Così  riuscirà a rimanere neutrale riacquistando anche la credibilità persino con Re Luigi dopo essersi troppo esposta a favore di Ludovico il Moro.  Grande psicologa, concedeva regali favori raffinatezze, e le sue cortigiane, vere e proprie agenti segreti, la seguirono devotissime nella politica che fece sua mediandola dal padre Ercole. 

Il suo “studiolo” nel Palazzo Ducale di Mantova, è stato decorato con allegorie di Mantegna, Perugino, Costa e Correggio. Parallelamente contattò i più importanti scultori e medaglisti del suo tempo, vale a dire Michelangelo, Pier Jacopo Alari Bonaccorsi (L’Antico),Gian Cristoforo Romano e Tullio Lombardo, e raccolto antica arte romana. Per quanto riguarda l’architettura, non potendo permettersi nuovi palazzi, commissionò architetti come Biagio Rossetti e Gian Battista Covo.

Nelle discipline umanistiche, Isabella era in contatto con Pietro Aretino, Ludovico Ariosto, Pietro Bembo, Baldassarre Castiglione, Mario Equicola, Gian Giorgio Trissino. In musica sponsorizzò i compositori Bartolomeo Trombicino e Marco Cara e suonava il liuto lei stessa. Insolitamente, impiegò le donne come cantanti professioniste alla sua corte, tra cui Giovanna Moreschi, moglie di Marchetto Cara.

Isabella d’Este Gonzaga

Isabella fu una leader nel campo della moda, ordinando l’abbigliamento più bello, tra cui pellicce, compresi i più recenti distillati di profumi, che lei stessa inventò ed inviò come regali. Il suo stile di vestire con cappello (“capigliara“) e pronunciate scollature vennero imitati in tutta Italia e alla corte francese.

Uno dei capolavori assoluti del più noto ceramista rinascimentale, Nicola d’Urbino, fu espressamente realizzato a Urbino per Isabella dietro richiesta della figlia Eleonora, nel 1524.

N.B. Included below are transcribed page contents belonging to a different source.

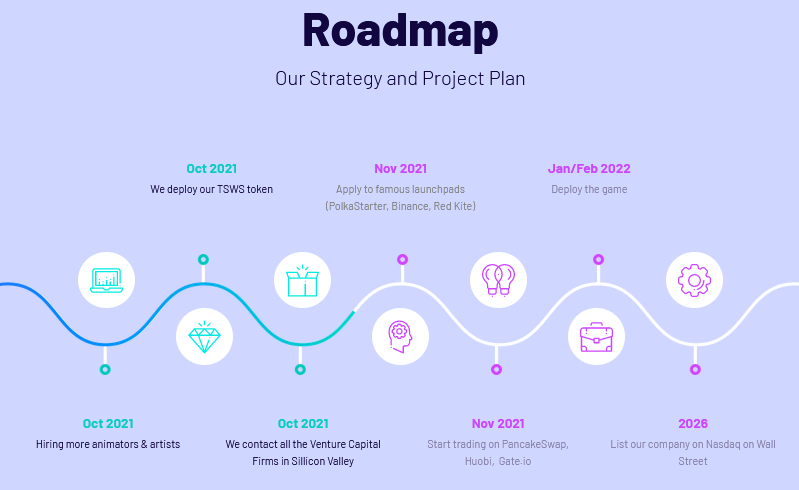 Roadmap

Our Strategy and Project Plan

Oct 2021
We deploy our TSWS token

Nov 2021
Apply to famous launchpads (PolkaStarter, Binance, Red Kite)

Jan/Feb 2022
Deploy the game

Oct 2021
Hiring more animators & artists

Oct 2021
We contact all the Venture Capital Firms in Sillicon Valley

Nov 2021
Start trading on PancakeSwap, Huobi, Gate.io

2026
List our company on Nasdaq on Wall Street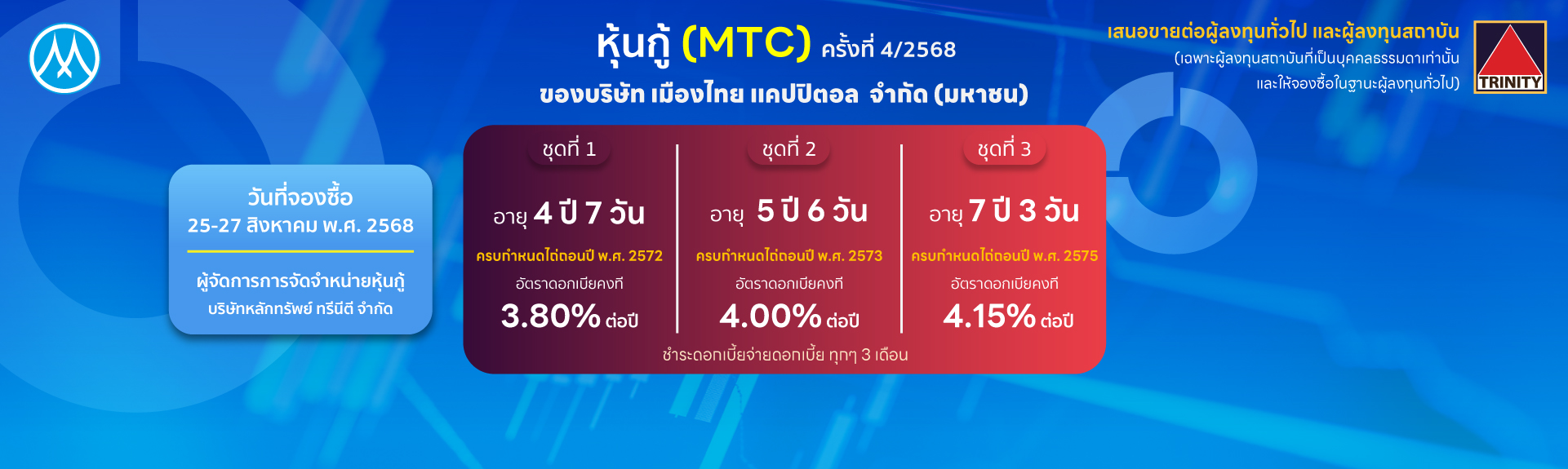 หุ้นกู้ (MTC) ครั้งที่ 4/2568
ของบริษัท เมืองไทย แคปปิตอล จำกัด (มหาชน)

เสนอขายต่อผู้ลงทุนทั่วไป และผู้ลงทุนสถาบัน
(เฉพาะผู้ลงทุนสถาบันที่เป็นบุคคลธรรมดาเท่านั้น และให้จองซื้อในฐานะผู้ลงทุนทั่วไป)

TRINITY

วันที่จองซื้อ
25-27 สิงหาคม พ.ศ. 2568

ผู้จัดการการจัดจำหน่ายหุ้นกู้
บริษัทหลักทรัพย์ ทรีนีตี้ จำกัด

ชุดที่ 1
อายุ 4 ปี 7 วัน
ครบกำหนดไถ่ถอนปี พ.ศ. 2572
อัตราดอกเบี้ยคงที่
3.80% ต่อปี

ชุดที่ 2
อายุ 5 ปี 6 วัน
ครบกำหนดไถ่ถอนปี พ.ศ. 2573
อัตราดอกเบี้ยคงที่
4.00% ต่อปี

ชุดที่ 3
อายุ 7 ปี 3 วัน
ครบกำหนดไถ่ถอนปี พ.ศ. 2575
อัตราดอกเบี้ยคงที่
4.15% ต่อปี

ชำระดอกเบี้ยจ่ายดอกเบี้ย ทุกๆ 3 เดือน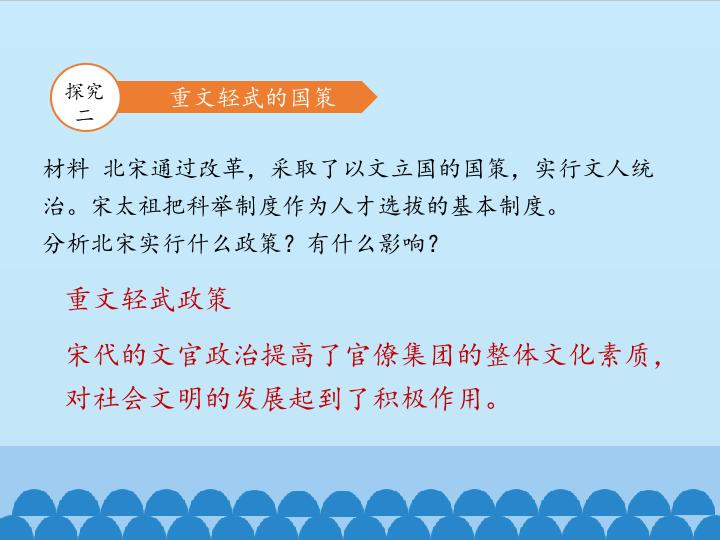 探究二

重文轻武的国策

材料 北宋通过改革，采取了以文立国的国策，实行文人统治。宋太祖把科举制度作为人才选拔的基本制度。

分析北宋实行什么政策？有什么影响？

重文轻武政策

宋代的文官政治提高了官僚集团的整体文化素质，对社会文明的发展起到了积极作用。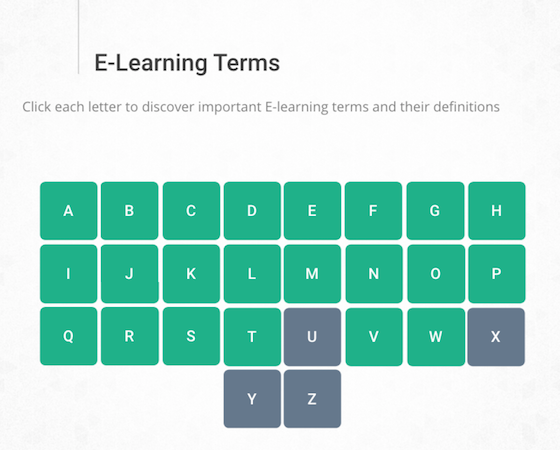 E-Learning Terms

Click each letter to discover important E-learning terms and their definitions

A B C D E F G H

I J K L M N O P

Q R S T U V W X

Y Z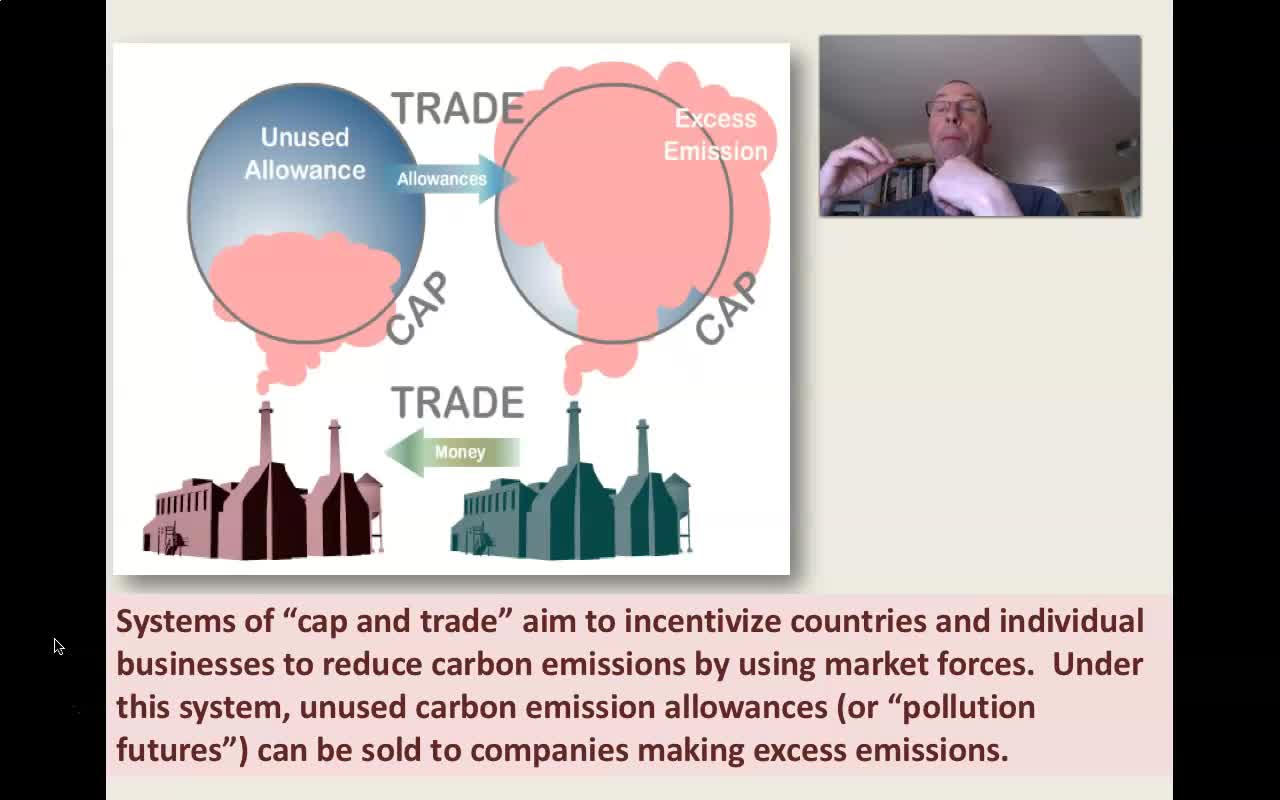 TRADE

Unused Allowance

Allowances

Excess Emission

CAP

CAP

TRADE

Money

Systems of “cap and trade” aim to incentivize countries and individual businesses to reduce carbon emissions by using market forces. Under this system, unused carbon emission allowances (or “pollution futures”) can be sold to companies making excess emissions.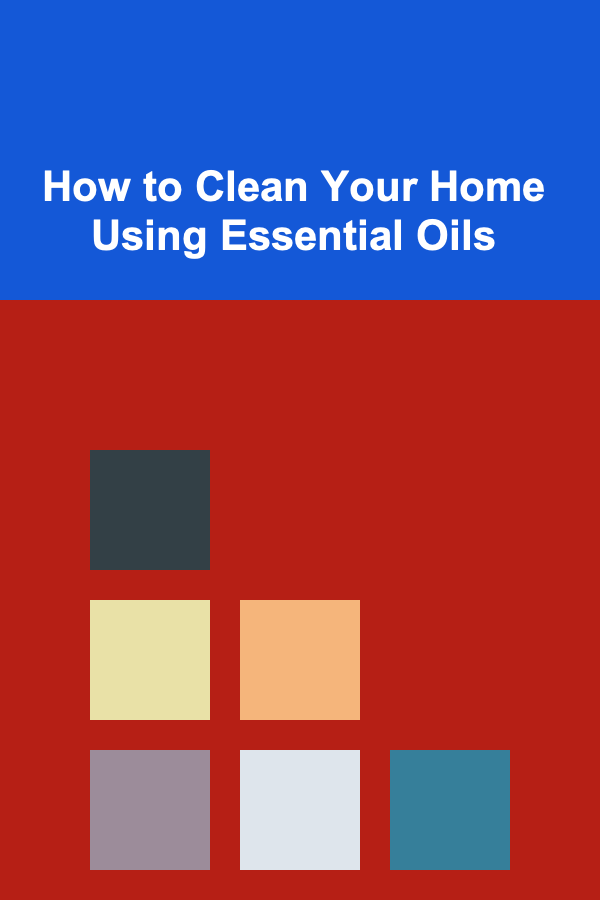 How to Clean Your Home Using Essential Oils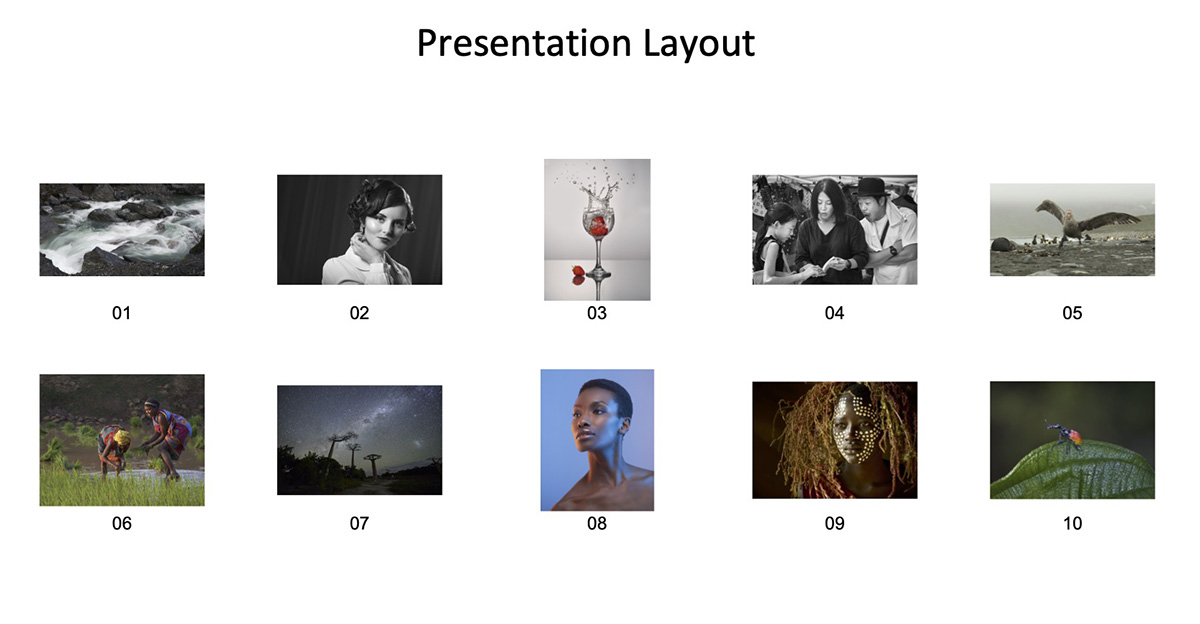 Presentation Layout

01

02

03

04

05

06

07

08

09

10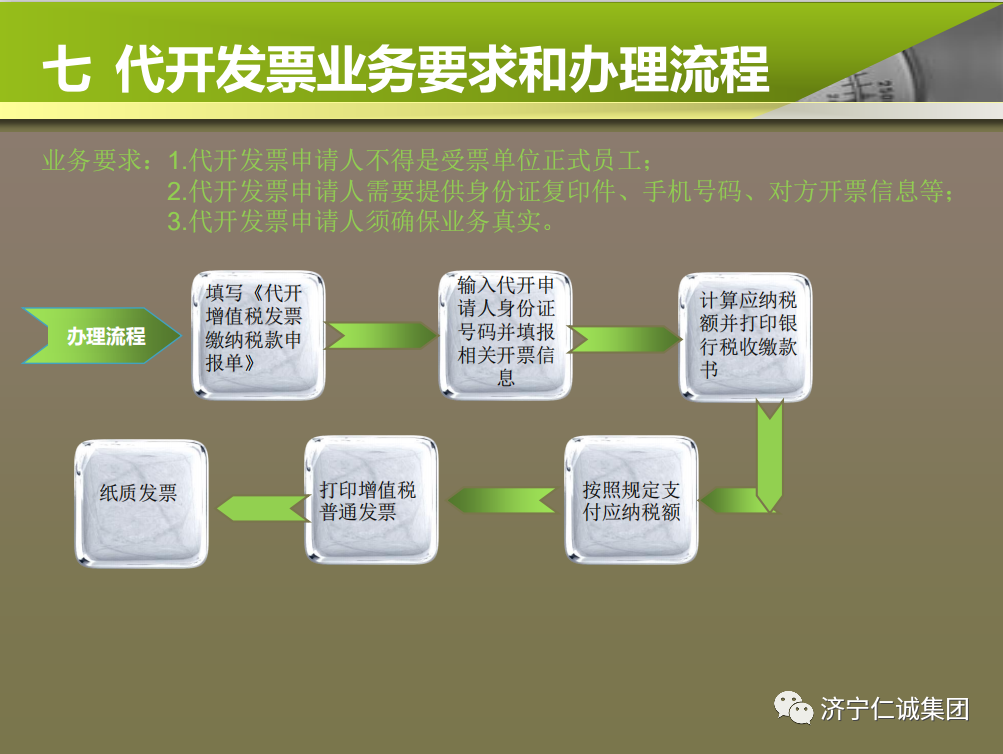 七 代开发票业务要求和办理流程

业务要求：1.代开发票申请人不得是受票单位正式员工；
2.代开发票申请人需要提供身份证复印件、手机号码、对方开票信息等；
3.代开发票申请人须确保业务真实。

办理流程

填写《代开增值税发票缴纳税款申报单》

输入代开申请人身份证号码并填报相关开票信息

计算应纳税额并打印银行税收缴款书

按照规定支付应纳税额

打印增值税普通发票

纸质发票

济宁仁诚集团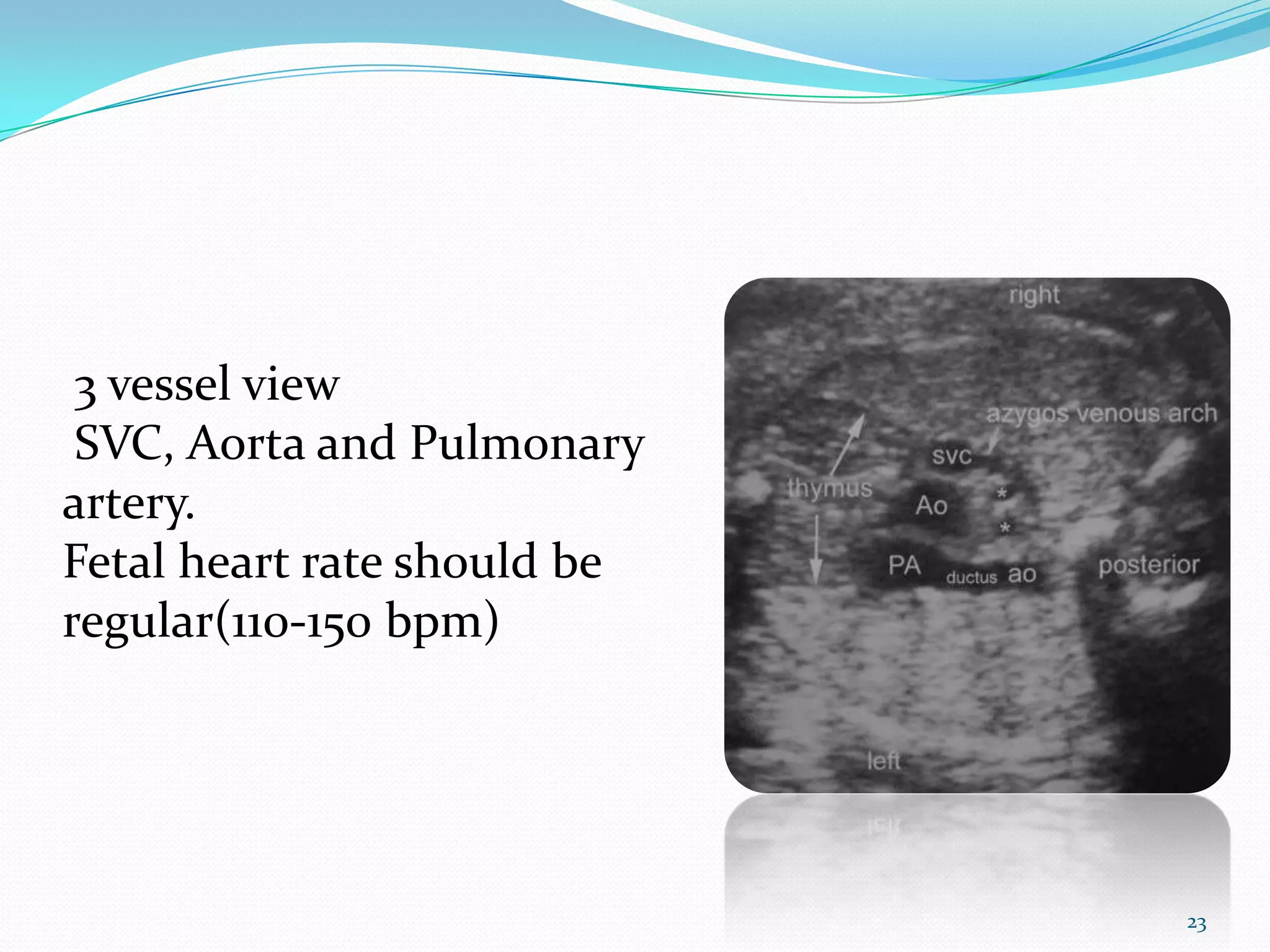 3 vessel view
SVC, Aorta and Pulmonary artery.
Fetal heart rate should be regular(110-150 bpm)

right
azygos venous arch
svc
thymus
Ao
*
*
PA
ductus
ao
posterior
left

23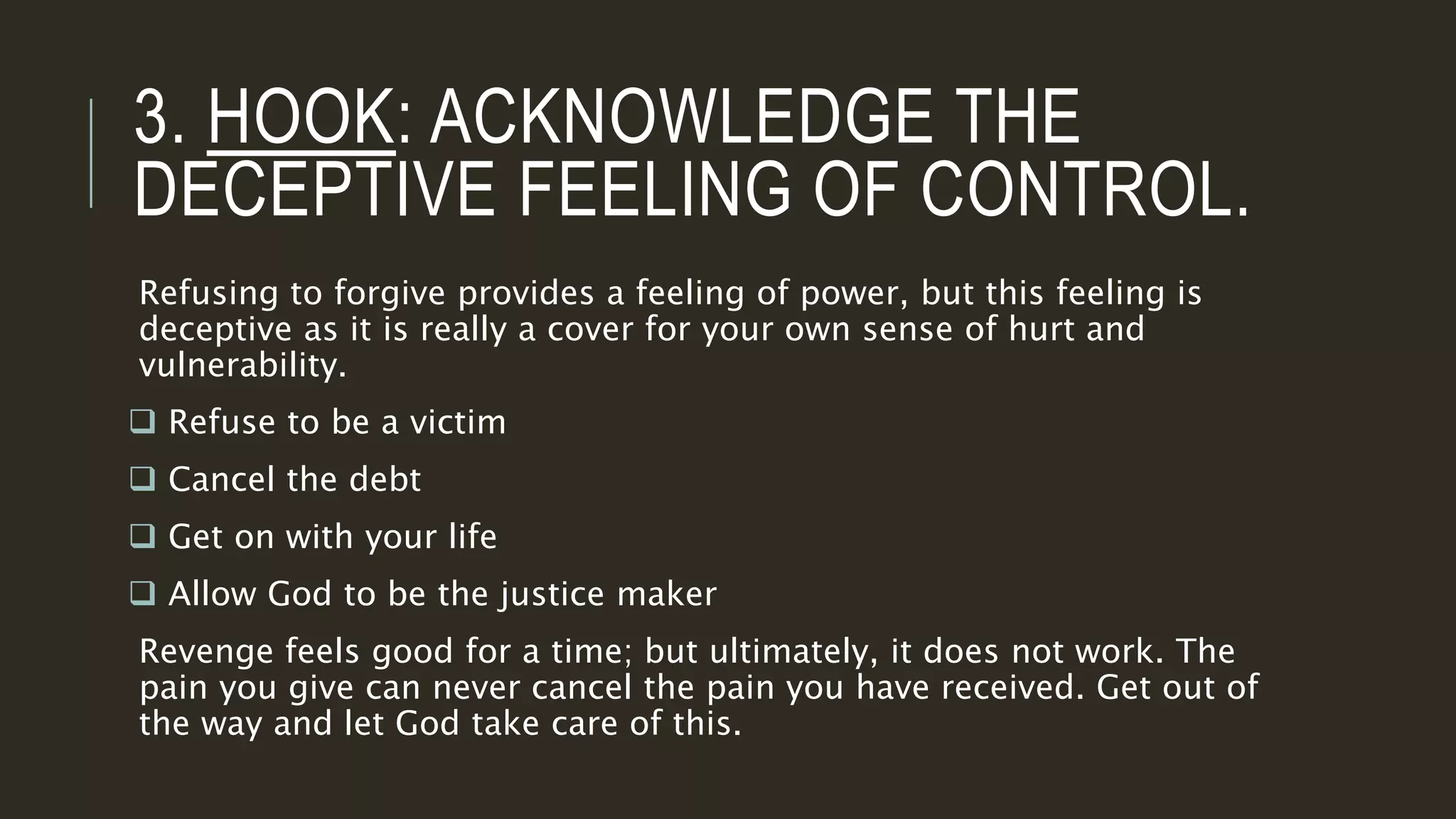 3. HOOK: ACKNOWLEDGE THE DECEPTIVE FEELING OF CONTROL.

Refusing to forgive provides a feeling of power, but this feeling is deceptive as it is really a cover for your own sense of hurt and vulnerability.

❑ Refuse to be a victim

❑ Cancel the debt

❑ Get on with your life

❑ Allow God to be the justice maker

Revenge feels good for a time; but ultimately, it does not work. The pain you give can never cancel the pain you have received. Get out of the way and let God take care of this.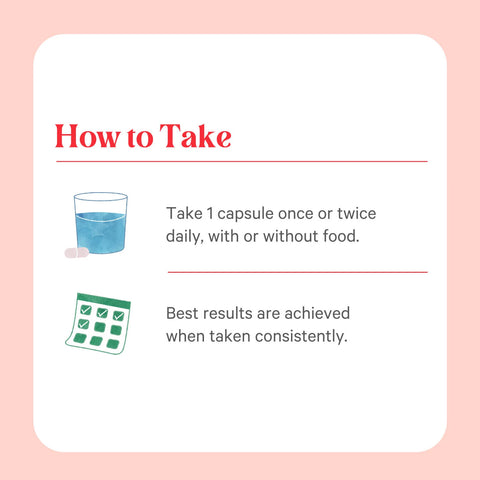 How to Take

Take 1 capsule once or twice daily, with or without food.

Best results are achieved when taken consistently.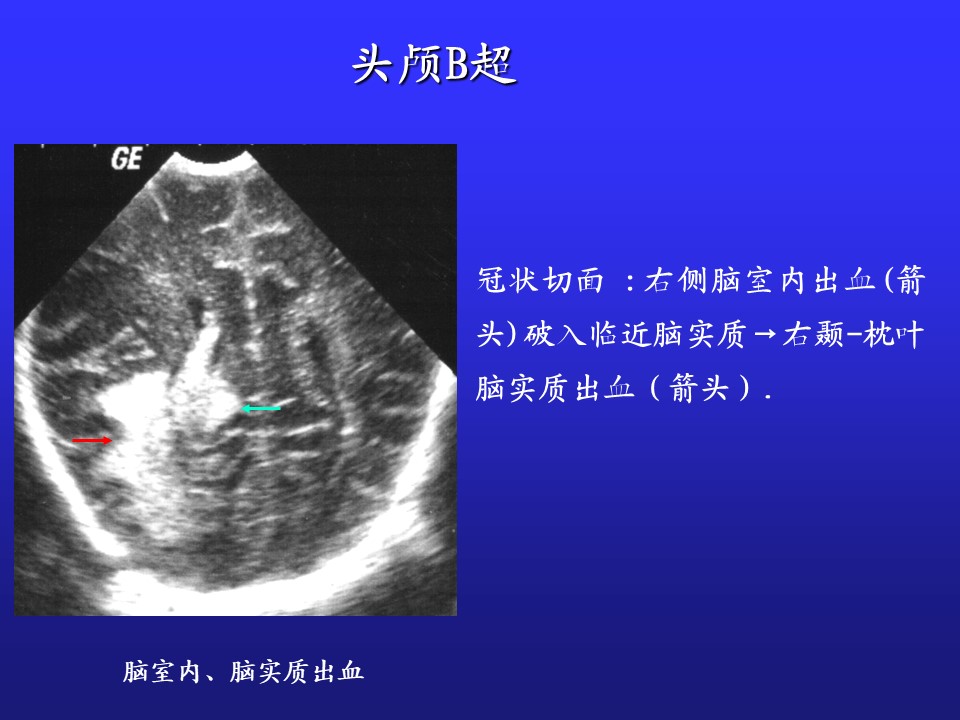 头颅B超

GE

冠状切面 ：右侧脑室内出血(箭头)破入临近脑实质→右颞-枕叶脑实质出血（箭头）.

脑室内、脑实质出血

Divenuto maggiorenne il figlio (1521), la sua figura di donna di comando generò alcuni dissapori e maldicenze (il giovane era legato all’ amante Isabella Boschetti, non gradita a sua madre), tanto che Federico la estromise di fatto dalla vita politica di Mantova, negandole qualsiasi notizia che dall’esterno perveniva alla cancelleria. Fu forse questa la molla che spinse Isabella a allontanarsi dalla città per recarsi a Roma, nonostante la situazione politica tumultuosa. Nel 1527, infatti, fu testimone del Sacco di Roma e la sua dimora, palazzo Colonna, in cui aveva dato rifugio a circa 2000 persone, fu l’unico edificio in tutta la città a non essere saccheggiato dai Lanzichenecchi.

‘Oggi i suoi sagaci strumenti della strategia politica restano inutilizzati.  Questa è la sua eredità immateriale. La cultura sebbene sia più ricca e preziosa che mai, oggi è considerata una cenerentola, relegata com’è tra le cose ammuffite, inutili e comunque noiose, mentre l’ignoranza afferma le sue arroganti e incontrovertibili sicurezze. Perchè vox populi che cultura non renda? Niente di più falso! I suoi valori non solo migliorano la qualità della vita ma sono anche strategici ed economici come ci dimostra questa piccola coltissima donna.’  

Perché non raccogliere la sua importante eredità? È lì a portata di mano.

Educazione, armonia e cultura  più si usano più si moltiplicano.